Perseu foi um dos primeiros cabeleireiros do mundo e foi o único homem (há controvérsias) a se preocupar com o cabelo dela. Diz a lenda que Perseu decapitou Medusa. Nada disso. Ele simplesmente conseguiu dar um jeito em seus cabelos e ela, de pura gratidão, perdeu a cabeça por ele. Ficaram amigos para sempre.

Outro casal famoso é aquele bíblico, Sansão e Dalila. Homens como Sansão não dão mais as caras, nos dias de hoje. Já Dalila dá ali, lá; em toda parte a gente encontra uma descendente direta.
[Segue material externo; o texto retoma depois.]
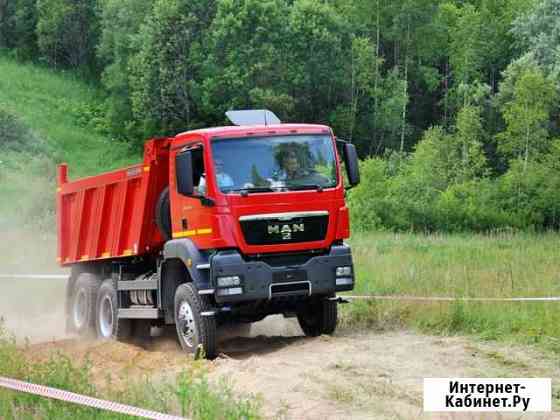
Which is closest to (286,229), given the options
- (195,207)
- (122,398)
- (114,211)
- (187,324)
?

Reza a história que Dalila tosquiou Sansão, tirando-lhe a força, que estava na juba, para então entregá-lo aos filisteus, um povo que era todo formado por filhos indesejáveis (foram nomeados assim pelos pais em brigas intermináveis: "O filho é teu!" "Não! São todos filhos teus!") e, por isso, muito rancorosos.

A história conta por alto os motivos de Dalila. O que realmente a irritou foi descobrir, depois que Sansão começou a dormir na casa dela, que seu precioso estoque de finos óleos e essências para cabelo estava desaparecendo rapidamente. Sansão, vaidoso e cabeludo, estava usando tudo, indiscriminadamente (e estava fazendo sucesso com a mulherada, quando saía sozinho). Foi o suficiente para ser sumariamente tosquiado na primeira oportunidade, que é pra aprender a não mexer nos xampus de uma mulher.

Eu nunca usei xampu e, talvez, esteja pagando a minha indiferença a seus poderes miraculosos. Tivesse eu um pouco mais de interesse e paciência, tenho certeza de que encontraria um, em cujo rótulo estaria escrito: "para manter cabelos muito rebeldes no alto da cabeça". Pois é. De tão rebeldes fugiram de casa, abandonaram o navio, digo, o aeroporto. Por isso, sempre que possível, evito passar naqueles corredores dos supermercados. Posso sentir que, dentro dos frascos, aqueles xampus, aquelas moléculas inteligentíssimas, estarão sorrindo com um certo desdém.